外注の工程を理解していないと
異常事態にまったく対応できない

 しかしながら、外注化の初期段階を終え、次の担当者が引き継いで運用していく段階になると、確認はおざなりになる。3人目の担当者ともなると、まったくもってひどい状況になる。ましてや4人目、5人目となった日には、業務をまともに把握できているかすら怪しい。

 外注を管理する立場にありながら、外注先には一度も行ったことはない。さらに、その先にある下請けの会社は名前すら知らない。業務のつながりをまったく理解せず、下請け先のスケジュールも頭にはない。下請け会社が仕事を降りたいと言いだしても、代替候補の企業のリストアップすらできていない。業務の繁閑状況も知らないので、相手がピークのときに、さらに増産しろ、などと平気で無理を言う。

 災害や事故など発生しようものならお手上げだ。全体像が頭になく、個々の会社の個別事情を何も知らないから、全体の復興をしようとしても、何をどこからどう手をつけてよいか全く分からない。とりあえず外注先の担当者を呼びつけて叱責し、期限を切っていついつまでに事態を収集しろと頭ごなしに命令する。
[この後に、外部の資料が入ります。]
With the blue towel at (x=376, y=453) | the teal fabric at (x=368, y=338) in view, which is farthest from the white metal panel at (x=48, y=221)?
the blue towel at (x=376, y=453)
 残念ながら、大企業の社員が担当する外注業務の多くはすでにこんな状態になっている。彼・彼女らの業績評価基準には、コストカットと、事故なく遅滞なく業務を遂行せよ、くらいしか書いていないから、それ以外には何の興味も持っていないのだ。

 自分で全工程の管理をしたことがなく、業務の全体観を持たない社員が、外注先に仕事を機械的に割り振っているのは、そもそも無理がある。実務を知らないし、全体のつなぎ合わせ(編集と統合)もできない。価格を下げろというのも、どこをどう改善すればよいかの知見がないから、ただプレッシャーをかけるだけである。このような状況のまま、品質が維持できるのか、大きな事故は起こらないのか、心配は尽きない。

 これでは、過去に先人たちが築き上げた企業ブランドをもとに、発注者と実際に価値を構築している会社や人(外注先)の間に入って、ピンハネしているだけだ。経済学的には、これでも「付加価値」と呼ぶのだろうが、こんなものは単なる「搾取」である。